Литмир - Электронная Библиотека
A
A

Конь поднял морду, напившись, и всхрапнул. Любава улыбнулась и ласково погладила его по белому пятну на морде.

— Представляешь, Гром, меня замуж выдают, — тихо сказала она коню. Тот удивленно тряхнул головой. Любава кивнула. — Ага. Я тоже не знала. Мне, по-моему, вообще что-то говорить в последнее время для всех стало дурным тоном, будто со мной уже кончено. Но мы ведь ещё поборемся, а, Гром?

Конь вновь всхрапнул.

— Отца не переубедишь, — вздохнула Любава и отпила из фляги. — Значит, выходить придется, ничего не сделаешь, не поделаешь тут. Если бы я могла отказаться… Но отец думает только о княжестве, ни о чем больше. И я, скажет он, тоже должна думать только об этом, потому что я — княжеская дочь и вся моя личная жизнь подчинена интересам княжества. А сам-то ведь по любви женился…

Любава вздохнула и отпила ещё глоток, вспомнив о маме. Она умерла совсем недавно, уже брат был взрослым. Отец очень горевал, очень убивался по ней, долго не снимал траура и не выходил в народ — переживал потерю. Но Любава знала, что и мать сказала бы ей сейчас то же самое, что и отец: долг, долг и ещё раз долг. От этой мысли ей стало тоскливо.

— Ты один меня понимаешь, — сказала она коню. Конь благодарно захрапел, ластясь к её руке. — Ты мой единственный, самый лучший друг, Гром.

Любава ещё немного посидела на камне рядом с ручьем, потом подняла голову вверх. Солнце оставило позади полдень и неумолимо приближалось к вечеру. Любава вздохнула.

— Нам пора, Гром. Батюшка велел не позже двух вернуться. Будут мне смотрины устраивать, — невесело усмехнулась она. Оседлала коня, выпрямилась в седле. Когда она ездила одна, она никогда не сидела, как положено женщине — с обеими ногами по одну сторону седла; ничтоже сумняшися, она поддергивала платье до пояса и ездила, как мужчина, благо уж что-что, а шить она умела, и сшить пару штанов для езды тайком от родителя ей не составило труда. Оглядевшись вокруг, она подтолкнула коня к медленному шагу и вдруг с налившимся свинцом в голосе произнесла: — Смотрины… Мы ещё посмотрим, кто кому устроит смотрины.

С этой мыслью она пришпорила коня, и тот помчал её к отчему дому.

"Уже приехали", — первое, что подумала девушка, увидев у перевязи трех новых коней и двух незнакомцев возле них.
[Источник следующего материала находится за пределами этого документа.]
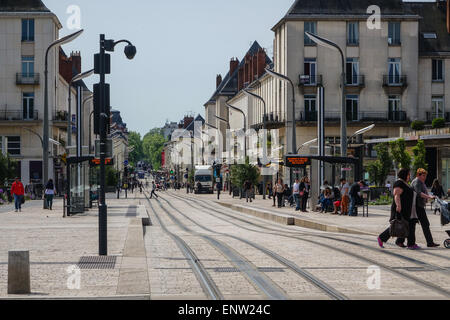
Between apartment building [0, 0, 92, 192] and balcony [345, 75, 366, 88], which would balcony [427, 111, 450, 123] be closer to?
balcony [345, 75, 366, 88]

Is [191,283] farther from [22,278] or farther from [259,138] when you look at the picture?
[259,138]

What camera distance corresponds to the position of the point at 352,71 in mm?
63844

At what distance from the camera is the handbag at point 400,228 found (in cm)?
1589

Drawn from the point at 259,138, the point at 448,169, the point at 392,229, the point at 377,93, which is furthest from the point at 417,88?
the point at 392,229

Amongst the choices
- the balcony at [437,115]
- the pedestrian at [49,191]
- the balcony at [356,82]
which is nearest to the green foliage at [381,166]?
the balcony at [356,82]

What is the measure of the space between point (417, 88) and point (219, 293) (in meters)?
57.5

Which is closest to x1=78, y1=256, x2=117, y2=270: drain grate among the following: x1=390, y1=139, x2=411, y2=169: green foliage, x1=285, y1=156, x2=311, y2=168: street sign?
x1=285, y1=156, x2=311, y2=168: street sign

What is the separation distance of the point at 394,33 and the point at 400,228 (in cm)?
5095

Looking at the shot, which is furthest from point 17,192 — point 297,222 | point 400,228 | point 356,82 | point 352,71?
point 352,71

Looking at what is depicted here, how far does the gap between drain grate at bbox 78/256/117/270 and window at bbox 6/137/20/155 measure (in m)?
54.2

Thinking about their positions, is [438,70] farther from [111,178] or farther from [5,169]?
[111,178]

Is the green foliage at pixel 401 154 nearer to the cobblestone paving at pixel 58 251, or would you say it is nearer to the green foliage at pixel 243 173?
the green foliage at pixel 243 173

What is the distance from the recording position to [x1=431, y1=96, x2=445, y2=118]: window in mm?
65625

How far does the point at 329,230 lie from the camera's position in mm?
24156
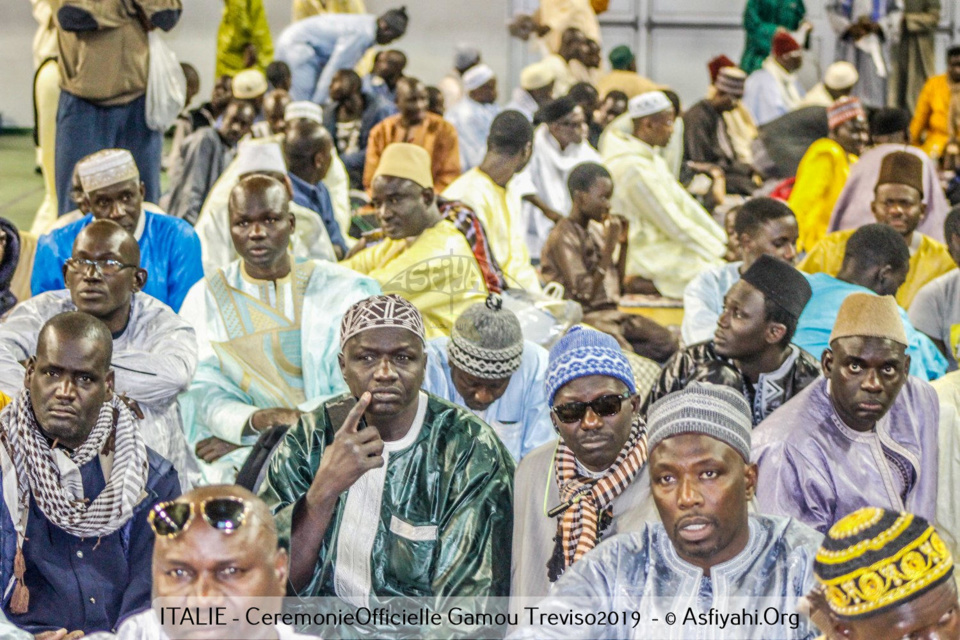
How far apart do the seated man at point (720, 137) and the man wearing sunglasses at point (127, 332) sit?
25.1 ft

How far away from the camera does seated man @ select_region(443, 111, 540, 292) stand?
7.28 meters

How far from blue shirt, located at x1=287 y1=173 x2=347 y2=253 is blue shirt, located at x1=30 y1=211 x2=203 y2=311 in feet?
5.89

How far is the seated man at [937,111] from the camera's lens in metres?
11.9

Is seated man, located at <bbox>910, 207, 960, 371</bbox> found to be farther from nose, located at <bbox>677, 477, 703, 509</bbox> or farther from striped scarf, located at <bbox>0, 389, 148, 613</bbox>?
striped scarf, located at <bbox>0, 389, 148, 613</bbox>

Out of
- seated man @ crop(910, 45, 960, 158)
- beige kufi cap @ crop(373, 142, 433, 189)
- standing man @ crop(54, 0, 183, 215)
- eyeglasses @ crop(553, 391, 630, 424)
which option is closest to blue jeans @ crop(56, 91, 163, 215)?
standing man @ crop(54, 0, 183, 215)

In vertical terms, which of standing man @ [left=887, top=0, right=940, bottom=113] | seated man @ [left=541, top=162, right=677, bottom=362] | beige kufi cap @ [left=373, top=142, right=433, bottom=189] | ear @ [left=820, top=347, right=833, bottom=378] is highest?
ear @ [left=820, top=347, right=833, bottom=378]

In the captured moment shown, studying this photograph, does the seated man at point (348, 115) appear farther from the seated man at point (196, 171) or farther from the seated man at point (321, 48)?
the seated man at point (196, 171)

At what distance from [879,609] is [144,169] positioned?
5.71 m

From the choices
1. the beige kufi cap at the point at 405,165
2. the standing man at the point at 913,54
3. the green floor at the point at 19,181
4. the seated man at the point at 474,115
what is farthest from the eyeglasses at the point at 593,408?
the standing man at the point at 913,54

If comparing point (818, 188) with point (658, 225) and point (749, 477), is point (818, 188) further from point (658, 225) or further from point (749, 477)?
point (749, 477)

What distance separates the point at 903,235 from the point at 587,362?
3.43 metres

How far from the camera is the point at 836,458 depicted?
4.08 meters

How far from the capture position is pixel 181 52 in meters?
13.6

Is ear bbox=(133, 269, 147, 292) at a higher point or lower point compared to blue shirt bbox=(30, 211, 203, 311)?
higher
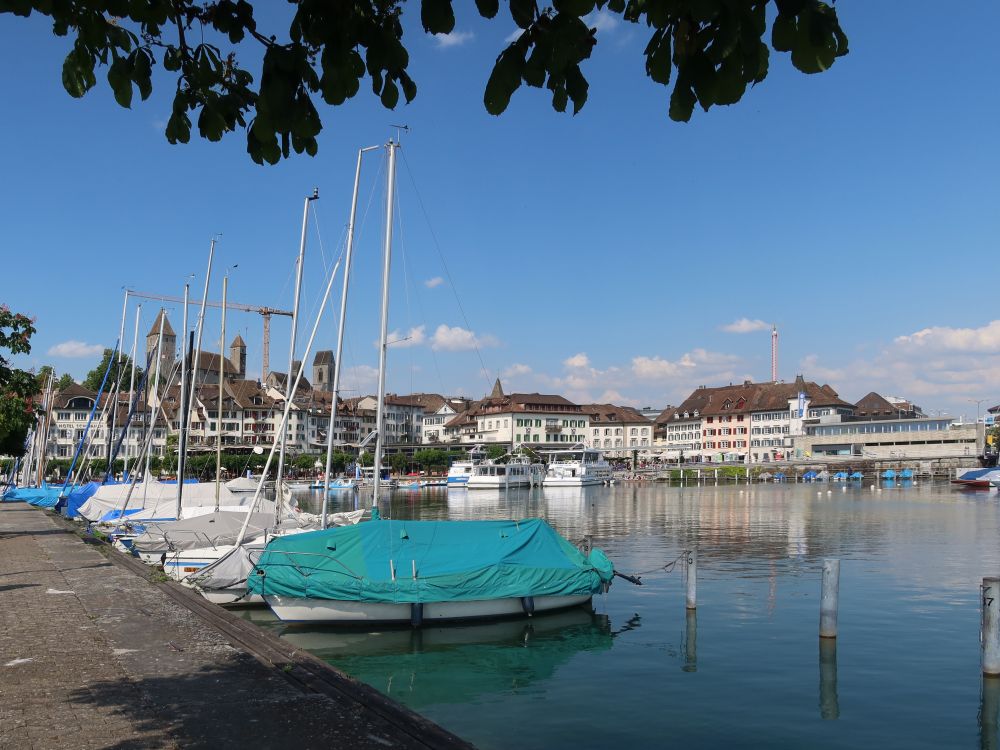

Любава остановила коня и пригляделась.

— Ишь, разоделись, — фыркнула она. — Чисто петухи. Неужели это обязательно?

Любава поправила платье, села так, как подобает девушке — боком, и, выпрямившись, неспешной рысцой подъехала к конному двору так, чтобы «петухи» и весь остальной люд её не заметили. Затем быстро прошмыгнула на лестницу и заперлась в своих покоях.

Она едва-едва успела сменить дорожное платье на праздничное — ведь ей наверняка было положено по задумке отца спуститься к гостю, — как вдруг раздался стук в дверь.

— Княжна, — запыхавшаяся нянечка махнула рукой. — Князь требует тебя сей же час в обеденную палату.

— Скажи, что я сейчас спущусь, — кивнула она.

Любава закрыла дверь и на секунду прижалась лбом к прохладному дереву. Сердце ушло в пятки от неожиданно подкатившего страха, и ей требовалось время, чтобы взять себя в руки. Справившись, она подошла к зеркалу и надела свой княжеский убор. Кивнула отражению.

— Будь что будет, — прошептала она.

…Бьёрн нетерпеливо стучал пальцами по краю стола, выражая крайнее недовольство задержкой. Один из его спутников, позже появившийся в зале и стоящий по левую руку от него, наклонился и что-то шепнул Угрюмому. Тот меланхолично пожал плечами, и человек с досадой выпрямился.

Князь отвел взгляд от гостя и посмотрел на дверь. "Ох, Любава… Ох, дочь родная! Ну подставила ты меня!.." — только и успел подумать он, как двери наконец распахнулись и девушка вошла в зал.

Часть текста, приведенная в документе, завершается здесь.